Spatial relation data
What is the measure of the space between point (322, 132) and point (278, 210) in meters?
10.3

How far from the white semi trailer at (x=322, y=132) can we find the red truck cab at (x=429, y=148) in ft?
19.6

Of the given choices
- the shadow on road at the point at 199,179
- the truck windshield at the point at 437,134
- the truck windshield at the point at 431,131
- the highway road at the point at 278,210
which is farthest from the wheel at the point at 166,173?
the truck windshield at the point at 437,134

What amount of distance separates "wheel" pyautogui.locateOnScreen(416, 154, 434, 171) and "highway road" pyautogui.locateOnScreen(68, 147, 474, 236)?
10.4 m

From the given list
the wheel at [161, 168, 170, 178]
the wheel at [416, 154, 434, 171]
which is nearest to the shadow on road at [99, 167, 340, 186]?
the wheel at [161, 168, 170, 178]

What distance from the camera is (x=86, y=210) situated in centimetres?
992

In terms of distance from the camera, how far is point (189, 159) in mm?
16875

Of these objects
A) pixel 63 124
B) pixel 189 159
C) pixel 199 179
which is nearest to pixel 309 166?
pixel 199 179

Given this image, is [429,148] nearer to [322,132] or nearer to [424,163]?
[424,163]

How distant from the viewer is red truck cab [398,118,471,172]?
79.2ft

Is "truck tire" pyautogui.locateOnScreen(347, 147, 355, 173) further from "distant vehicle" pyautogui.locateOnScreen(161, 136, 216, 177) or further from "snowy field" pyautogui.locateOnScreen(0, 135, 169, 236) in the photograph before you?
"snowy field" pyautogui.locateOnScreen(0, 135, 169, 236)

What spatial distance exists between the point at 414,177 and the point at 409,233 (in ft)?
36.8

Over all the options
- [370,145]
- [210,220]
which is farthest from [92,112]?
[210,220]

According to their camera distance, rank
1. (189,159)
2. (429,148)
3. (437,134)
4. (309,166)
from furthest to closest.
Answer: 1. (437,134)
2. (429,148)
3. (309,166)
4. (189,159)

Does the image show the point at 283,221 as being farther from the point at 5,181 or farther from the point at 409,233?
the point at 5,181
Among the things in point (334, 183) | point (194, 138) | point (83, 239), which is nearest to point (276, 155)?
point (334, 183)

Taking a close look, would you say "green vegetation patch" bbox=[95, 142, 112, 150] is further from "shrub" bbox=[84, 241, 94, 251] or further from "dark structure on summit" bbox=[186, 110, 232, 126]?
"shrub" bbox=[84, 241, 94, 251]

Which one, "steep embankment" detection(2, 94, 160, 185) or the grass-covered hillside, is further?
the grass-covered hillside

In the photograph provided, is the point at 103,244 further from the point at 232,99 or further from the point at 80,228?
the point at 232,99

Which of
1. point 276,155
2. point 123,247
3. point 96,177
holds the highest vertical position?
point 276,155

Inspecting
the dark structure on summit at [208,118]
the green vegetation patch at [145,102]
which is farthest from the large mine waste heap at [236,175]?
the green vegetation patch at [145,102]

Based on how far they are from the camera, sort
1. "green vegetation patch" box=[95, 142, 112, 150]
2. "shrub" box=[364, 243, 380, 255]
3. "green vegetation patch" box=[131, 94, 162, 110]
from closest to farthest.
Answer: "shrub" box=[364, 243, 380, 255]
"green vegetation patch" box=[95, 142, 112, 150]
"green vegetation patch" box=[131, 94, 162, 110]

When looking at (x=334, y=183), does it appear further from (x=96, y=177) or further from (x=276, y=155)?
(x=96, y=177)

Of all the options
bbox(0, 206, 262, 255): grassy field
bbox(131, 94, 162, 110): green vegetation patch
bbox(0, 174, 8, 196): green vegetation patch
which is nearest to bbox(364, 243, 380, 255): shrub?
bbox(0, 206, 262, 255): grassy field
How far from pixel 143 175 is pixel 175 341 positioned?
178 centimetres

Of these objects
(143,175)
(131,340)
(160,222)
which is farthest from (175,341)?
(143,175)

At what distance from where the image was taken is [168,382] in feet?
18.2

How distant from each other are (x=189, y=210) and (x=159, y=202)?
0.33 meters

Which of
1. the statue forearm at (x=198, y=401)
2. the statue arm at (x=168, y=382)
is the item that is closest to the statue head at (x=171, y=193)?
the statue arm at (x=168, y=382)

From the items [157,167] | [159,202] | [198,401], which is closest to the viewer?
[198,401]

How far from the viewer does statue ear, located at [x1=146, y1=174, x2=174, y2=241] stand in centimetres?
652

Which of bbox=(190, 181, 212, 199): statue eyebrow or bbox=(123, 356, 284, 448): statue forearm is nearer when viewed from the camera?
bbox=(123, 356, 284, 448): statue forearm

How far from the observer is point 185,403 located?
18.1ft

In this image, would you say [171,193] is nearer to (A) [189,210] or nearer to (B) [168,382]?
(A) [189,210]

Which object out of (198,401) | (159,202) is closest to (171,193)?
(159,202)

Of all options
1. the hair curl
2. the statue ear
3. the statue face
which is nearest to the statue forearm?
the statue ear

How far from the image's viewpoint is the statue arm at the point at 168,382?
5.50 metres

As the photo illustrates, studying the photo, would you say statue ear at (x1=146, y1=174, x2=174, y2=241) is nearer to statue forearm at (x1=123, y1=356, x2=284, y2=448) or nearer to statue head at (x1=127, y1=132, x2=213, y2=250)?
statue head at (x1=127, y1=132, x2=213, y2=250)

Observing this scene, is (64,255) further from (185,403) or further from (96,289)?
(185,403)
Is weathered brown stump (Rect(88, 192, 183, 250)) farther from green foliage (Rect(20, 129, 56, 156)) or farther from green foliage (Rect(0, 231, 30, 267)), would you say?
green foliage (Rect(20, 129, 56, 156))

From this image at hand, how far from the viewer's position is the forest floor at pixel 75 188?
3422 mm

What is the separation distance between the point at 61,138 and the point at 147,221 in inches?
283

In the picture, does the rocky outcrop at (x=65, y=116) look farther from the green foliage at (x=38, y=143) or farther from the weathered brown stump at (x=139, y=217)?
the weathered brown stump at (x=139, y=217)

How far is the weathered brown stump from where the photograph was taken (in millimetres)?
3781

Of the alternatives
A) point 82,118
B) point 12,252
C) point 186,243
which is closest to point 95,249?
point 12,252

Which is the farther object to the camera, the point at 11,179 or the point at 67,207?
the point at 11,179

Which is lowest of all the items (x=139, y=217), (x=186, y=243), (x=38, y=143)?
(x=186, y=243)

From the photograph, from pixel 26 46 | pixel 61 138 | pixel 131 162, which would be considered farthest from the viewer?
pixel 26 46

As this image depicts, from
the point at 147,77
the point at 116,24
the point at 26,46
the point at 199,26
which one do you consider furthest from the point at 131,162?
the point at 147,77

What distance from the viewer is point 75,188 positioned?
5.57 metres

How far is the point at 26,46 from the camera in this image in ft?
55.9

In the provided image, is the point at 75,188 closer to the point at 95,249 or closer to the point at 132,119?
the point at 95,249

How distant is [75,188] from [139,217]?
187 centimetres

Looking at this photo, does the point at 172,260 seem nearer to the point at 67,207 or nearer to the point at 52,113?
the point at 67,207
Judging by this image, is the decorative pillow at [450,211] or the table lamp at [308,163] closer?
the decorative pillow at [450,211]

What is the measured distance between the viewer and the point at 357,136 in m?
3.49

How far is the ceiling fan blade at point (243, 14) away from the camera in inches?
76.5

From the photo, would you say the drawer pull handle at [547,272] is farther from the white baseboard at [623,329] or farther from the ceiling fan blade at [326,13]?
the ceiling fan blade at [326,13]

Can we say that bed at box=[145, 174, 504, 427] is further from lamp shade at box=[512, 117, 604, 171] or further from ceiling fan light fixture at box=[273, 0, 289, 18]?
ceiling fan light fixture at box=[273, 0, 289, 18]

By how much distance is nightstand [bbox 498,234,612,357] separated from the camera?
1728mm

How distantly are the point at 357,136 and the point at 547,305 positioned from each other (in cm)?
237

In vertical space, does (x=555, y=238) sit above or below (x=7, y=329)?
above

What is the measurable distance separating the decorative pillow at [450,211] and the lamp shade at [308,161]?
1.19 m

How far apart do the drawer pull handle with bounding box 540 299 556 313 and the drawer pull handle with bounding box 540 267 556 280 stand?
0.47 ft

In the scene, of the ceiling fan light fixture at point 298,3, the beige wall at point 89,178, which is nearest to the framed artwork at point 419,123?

## PROBLEM TO WORK ON
Rewrite the lines as a numbered list, starting with the line that contains "In this image, would" and going on through the line that contains "5.50 metres", with blank lines left out.

## WRITTEN RESPONSE
1. In this image, would you say [171,193] is nearer to (A) [189,210] or nearer to (B) [168,382]?
2. (A) [189,210]
3. Which object out of (198,401) | (159,202) is closest to (171,193)?
4. (159,202)
5. Of all options
6. 1. the hair curl
7. 2. the statue ear
8. 3. the statue face
9. which is nearest to the statue forearm?
10. the statue ear
11. How far from the image's viewpoint is the statue arm at the point at 168,382?
12. 5.50 metres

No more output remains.